═════ PASSAGE PROVIDED ═════

The No-BS On-Page SEO Checklist for 2026: What Actually Works Now

December 1, 2025

On-page SEO strategies and checklist for 2026

What’s Actually Working in On-Page SEO Right Now (2026)

Hey, Jeff Lenney here. If you’re looking for another “10 on-page SEO tips” listicle, this isn’t it. I’m going to tell you what’s actually working in 2026 based on campaigns I’m running right now, not what some SEO tool blog says you should be doing.

Quick story first. Back when I worked with Timothy Sykes, his site was buried on page 5 for ‘penny stocks’. Hugely competitive term. We got him to page 1, position #10, using purely on-page optimization. No backlinks. No sketchy tactics. Just solid on-page work.

Then we added backlinks and he shot up to the top half of page 1. But here’s the thing: the on-page work got us 80% of the way there. That’s what most people miss. They’re out there chasing backlinks when their on-page is a mess.

The AI Content Situation (Let’s Just Be Honest)

Everyone’s using AI content now. You are, I am, your competitors definitely are. Google knows this. They’re not stupid.

═════ MATERIAL SUPPLIED ═════

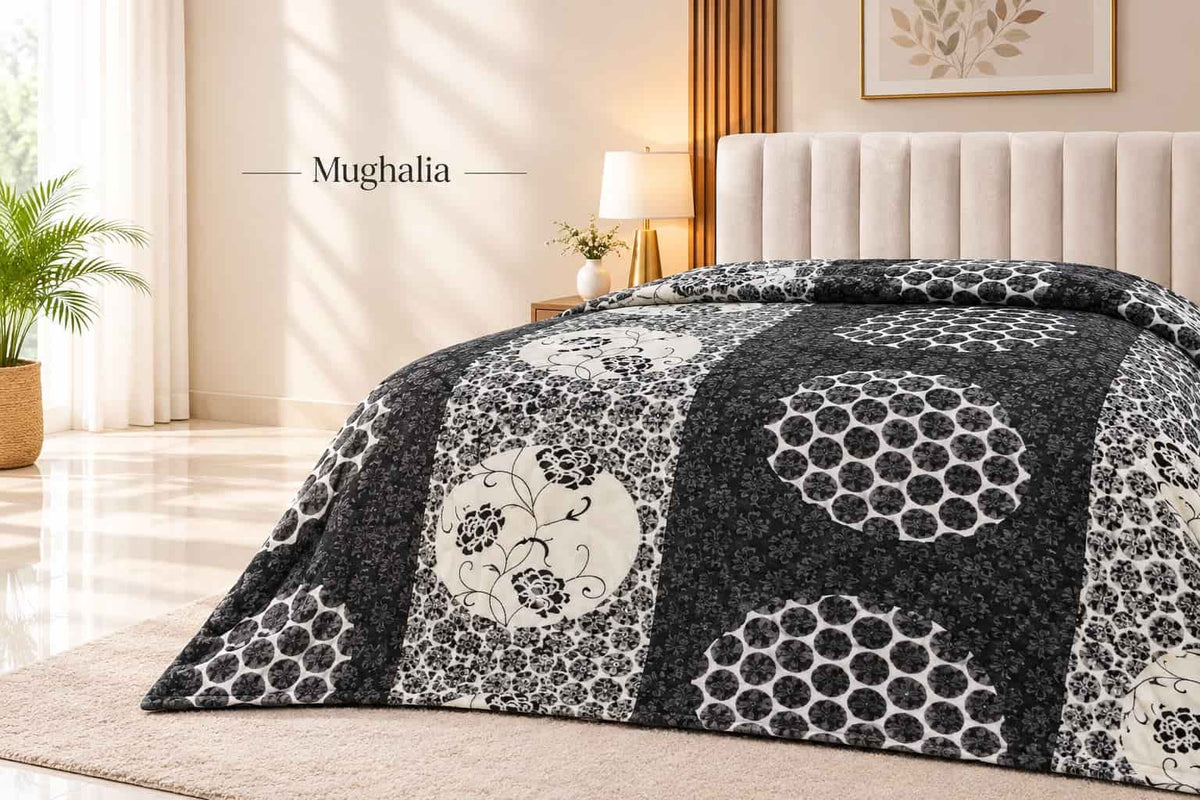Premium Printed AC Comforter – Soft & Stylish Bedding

═════
═════ MATERIAL SUPPLIED ═════

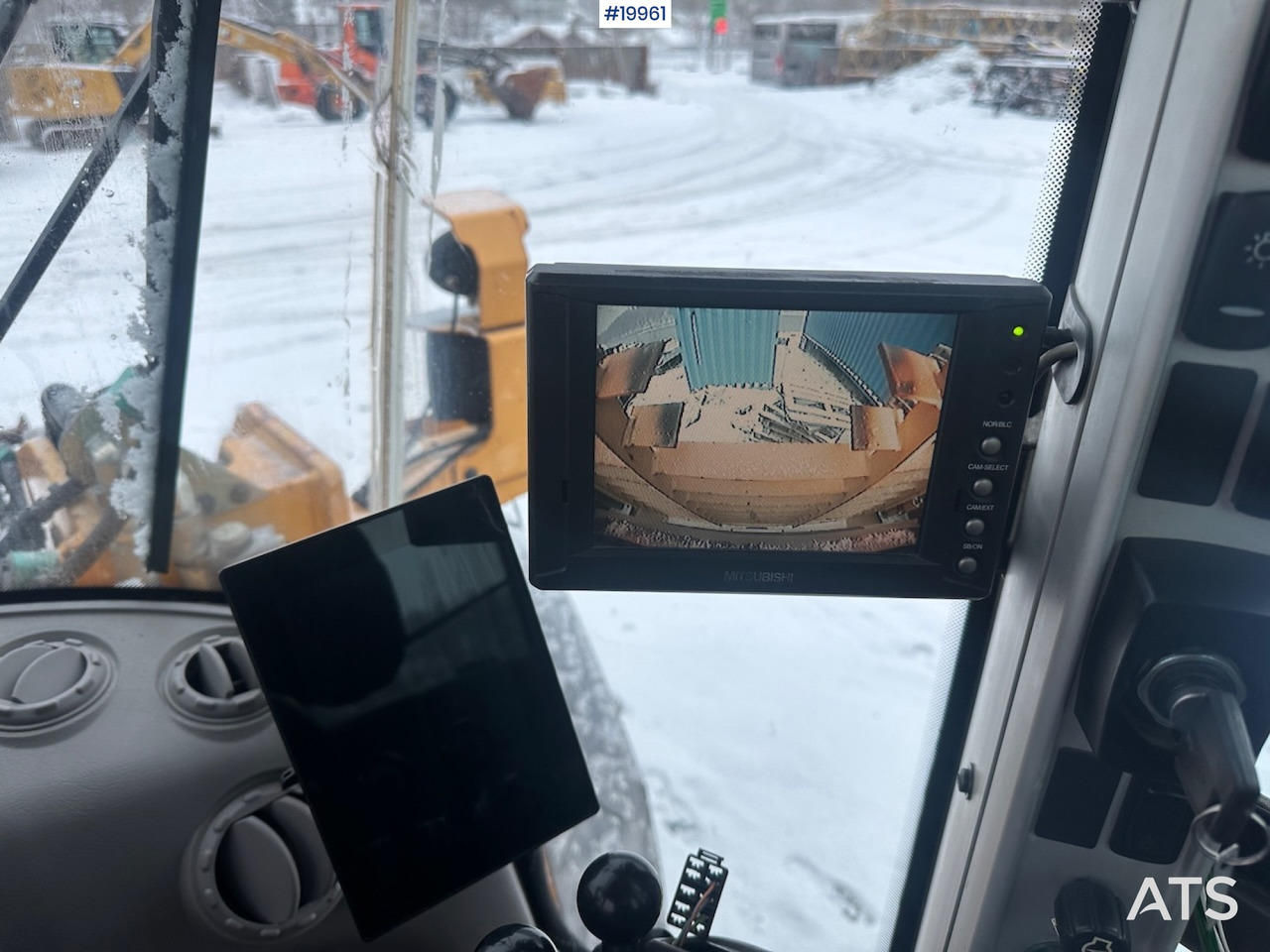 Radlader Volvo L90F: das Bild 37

═════

According to the on-page SEO checklist, what position did Timothy Sykes's site reach on page 1 for "penny stocks" through on-page optimization alone? The rows aren't needed here.

Position #10.